21 Aug 2023 |
| Christina Sørensen joined the room. | 08:50:44 |
@linus:schreibt.jetzt | In reply to @julienmalka:matrix.org Do we have measures of the total deduplication of an attic cache ? attic doesn't currently have a built-in command for it but it should be pretty easy to get from the db | 08:51:14 |
@linus:schreibt.jetzt | attic=# select sum(file_size) / (select sum(nar_size) from nar) from chunk;
?column?
------------------------
0.20098691256561418637
(1 row)
| 08:52:57 |
@linus:schreibt.jetzt | so I guess I'm using 20% as much storage for nars as I would be without dedup | 08:53:15 |
@linus:schreibt.jetzt | *and compression | 08:53:30 |
@linus:schreibt.jetzt | of course that isn't entirely representative of how much space the cache takes up including file metadata and the database | 08:54:44 |
@linus:schreibt.jetzt | but I think nars would be the bulk of my binary cache, so that's already a useful number ^^ | 08:55:09 |
Julien | Given the state of things with AWS hosting it would be interesting to see how much of that dedup we could benefit from in the cache.nixos.org binary cache without asking for demesurate computationnal stress to the server | 08:55:07 |
@linus:schreibt.jetzt | yeah | 08:55:57 |
@linus:schreibt.jetzt | I know some people were interested in looking into options there, do you know if anyone's actually doing anything on that front? | 08:56:25 |
Julien | To be honnest I thought that that was what people were doing on the group but I was only following the conversation from afar.
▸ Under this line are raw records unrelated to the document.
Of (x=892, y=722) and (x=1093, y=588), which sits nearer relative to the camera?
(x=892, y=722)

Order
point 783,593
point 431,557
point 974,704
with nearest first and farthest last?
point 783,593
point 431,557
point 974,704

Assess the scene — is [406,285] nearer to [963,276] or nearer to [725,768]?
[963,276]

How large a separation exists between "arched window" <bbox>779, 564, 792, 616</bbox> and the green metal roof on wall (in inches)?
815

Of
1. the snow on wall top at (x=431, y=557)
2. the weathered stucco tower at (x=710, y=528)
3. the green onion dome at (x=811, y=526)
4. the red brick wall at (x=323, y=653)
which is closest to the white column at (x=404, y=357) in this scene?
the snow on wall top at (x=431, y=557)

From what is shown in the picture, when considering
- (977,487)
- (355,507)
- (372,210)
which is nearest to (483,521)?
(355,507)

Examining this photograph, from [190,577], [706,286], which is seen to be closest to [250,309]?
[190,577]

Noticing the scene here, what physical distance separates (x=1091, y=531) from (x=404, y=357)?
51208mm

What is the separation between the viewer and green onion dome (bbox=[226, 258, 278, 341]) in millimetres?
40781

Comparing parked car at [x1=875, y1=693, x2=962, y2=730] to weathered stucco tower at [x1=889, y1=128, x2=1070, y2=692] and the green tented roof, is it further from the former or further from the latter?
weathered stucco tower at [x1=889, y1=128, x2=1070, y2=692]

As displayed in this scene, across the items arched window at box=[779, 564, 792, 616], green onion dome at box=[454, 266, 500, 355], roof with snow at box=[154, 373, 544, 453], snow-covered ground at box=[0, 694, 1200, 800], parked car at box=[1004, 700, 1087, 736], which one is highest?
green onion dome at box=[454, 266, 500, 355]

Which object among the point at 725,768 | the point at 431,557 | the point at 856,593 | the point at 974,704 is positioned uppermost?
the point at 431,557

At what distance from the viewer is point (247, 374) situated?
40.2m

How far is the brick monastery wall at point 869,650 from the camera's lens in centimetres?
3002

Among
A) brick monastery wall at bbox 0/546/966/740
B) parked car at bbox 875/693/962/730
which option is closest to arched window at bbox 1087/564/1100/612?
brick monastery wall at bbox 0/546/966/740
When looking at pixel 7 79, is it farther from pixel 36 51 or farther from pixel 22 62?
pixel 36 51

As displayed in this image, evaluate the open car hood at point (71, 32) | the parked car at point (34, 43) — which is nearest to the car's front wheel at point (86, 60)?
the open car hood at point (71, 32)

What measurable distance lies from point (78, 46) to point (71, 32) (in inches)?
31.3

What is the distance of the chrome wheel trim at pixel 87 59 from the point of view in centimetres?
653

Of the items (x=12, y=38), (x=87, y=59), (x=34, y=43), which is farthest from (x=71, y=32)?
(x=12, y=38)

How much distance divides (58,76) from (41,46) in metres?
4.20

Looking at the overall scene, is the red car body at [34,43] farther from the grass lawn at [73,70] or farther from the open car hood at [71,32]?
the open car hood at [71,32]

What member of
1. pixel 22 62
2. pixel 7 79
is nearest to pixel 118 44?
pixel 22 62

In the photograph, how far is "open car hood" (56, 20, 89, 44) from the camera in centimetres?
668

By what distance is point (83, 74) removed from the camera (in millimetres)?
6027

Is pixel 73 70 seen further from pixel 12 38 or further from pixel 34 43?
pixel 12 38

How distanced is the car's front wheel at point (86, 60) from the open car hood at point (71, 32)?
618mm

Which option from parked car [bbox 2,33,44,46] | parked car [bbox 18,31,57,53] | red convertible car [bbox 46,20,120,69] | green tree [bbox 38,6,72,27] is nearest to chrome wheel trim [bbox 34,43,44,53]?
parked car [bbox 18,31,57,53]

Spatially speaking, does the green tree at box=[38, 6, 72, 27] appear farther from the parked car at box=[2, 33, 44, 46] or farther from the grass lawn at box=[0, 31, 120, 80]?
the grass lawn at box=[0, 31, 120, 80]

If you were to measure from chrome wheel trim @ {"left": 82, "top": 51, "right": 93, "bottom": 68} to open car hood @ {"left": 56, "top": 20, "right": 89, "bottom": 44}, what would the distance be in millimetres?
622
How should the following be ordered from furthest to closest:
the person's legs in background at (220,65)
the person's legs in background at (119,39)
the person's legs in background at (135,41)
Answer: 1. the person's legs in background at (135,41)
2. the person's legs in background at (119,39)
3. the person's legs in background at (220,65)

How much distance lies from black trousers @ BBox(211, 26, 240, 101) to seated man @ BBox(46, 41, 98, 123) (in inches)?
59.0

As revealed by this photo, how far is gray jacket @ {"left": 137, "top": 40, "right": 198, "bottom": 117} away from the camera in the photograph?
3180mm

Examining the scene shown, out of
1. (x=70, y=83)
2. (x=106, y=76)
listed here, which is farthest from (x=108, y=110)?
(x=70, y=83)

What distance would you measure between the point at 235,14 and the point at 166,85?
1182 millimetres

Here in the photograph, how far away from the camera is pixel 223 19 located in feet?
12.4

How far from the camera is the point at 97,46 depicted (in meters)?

I’m interested into doing experiments on that field though. | 08:57:40 |
@linus:schreibt.jetzt | I guess raitobezarius is the most likely to know :D | 08:58:26 |
@elvishjerricco:matrix.org | Linux Hackerman: Any suggestion on special_small_blocks value? I was thinking 8K since anything <=8K is worst case space efficiency on raidz2 (ashift=12) | 09:04:45 |
Julien | In reply to @linus:schreibt.jetzt
attic=# select sum(file_size) / (select sum(nar_size) from nar) from chunk;
?column?
------------------------
0.20098691256561418637
(1 row)
On my own attic deployment I get 0.17052771681498935 | 09:04:49 |
@linus:schreibt.jetzt | In reply to @elvishjerricco:matrix.org Linux Hackerman: Any suggestion on special_small_blocks value? I was thinking 8K since anything <=8K is worst case space efficiency on raidz2 (ashift=12) sounds reasonable, and I don't think many narinfos will be bigger than 8K | 09:05:31 |
@elvishjerricco:matrix.org | plus I think optane has 512B sectors, so ashift=9 on that vdev 😎 | 09:05:39 |
@linus:schreibt.jetzt | but are you going to use raidz2 on your special too? | 09:05:39 |
@elvishjerricco:matrix.org | you can't use raidz on special I'm pretty sure | 09:05:53 |
@elvishjerricco:matrix.org | ashift=9 on the special just means that small things get even smaller | 09:06:41 |
@linus:schreibt.jetzt | In reply to @elvishjerricco:matrix.org you can't use raidz on special I'm pretty sure ah yeah | 09:07:03 |
@elvishjerricco:matrix.org | I've only got two of these optanes in here, so my redundancy level is sort of different. But it's optane, so it should resilver fast in the event of a failure, and they should be durable as hell. So it's not too big a worry | 09:08:00 |
@linus:schreibt.jetzt | yeah, and losing a binary cache isn't the end of the world I think? | 09:08:31 |
@linus:schreibt.jetzt | and you'd have backups of any more important stuff, right? ;) | 09:08:43 |
@elvishjerricco:matrix.org | right; granted there's other stuff I like on this pool but none of it matters | 09:08:45 |
@elvishjerricco:matrix.org | and yes :P | 09:08:53 |
@elvishjerricco:matrix.org | other machine has a single very big hard drive as a send/recv target | 09:09:28 |
@linus:schreibt.jetzt | In reply to @julienmalka:matrix.org On my own attic deployment I get 0.17052771681498935 you can also replace file_size with chunk_size to see the ratio for dedup-only (without compression) | 09:09:47 |
@linus:schreibt.jetzt | which is like 47% for me | 09:09:55 |
@linus:schreibt.jetzt | * which is like 45% for me | 09:10:05 |
Julien | In reply to @linus:schreibt.jetzt which is like 45% for me Yeah 43% | 09:11:33 |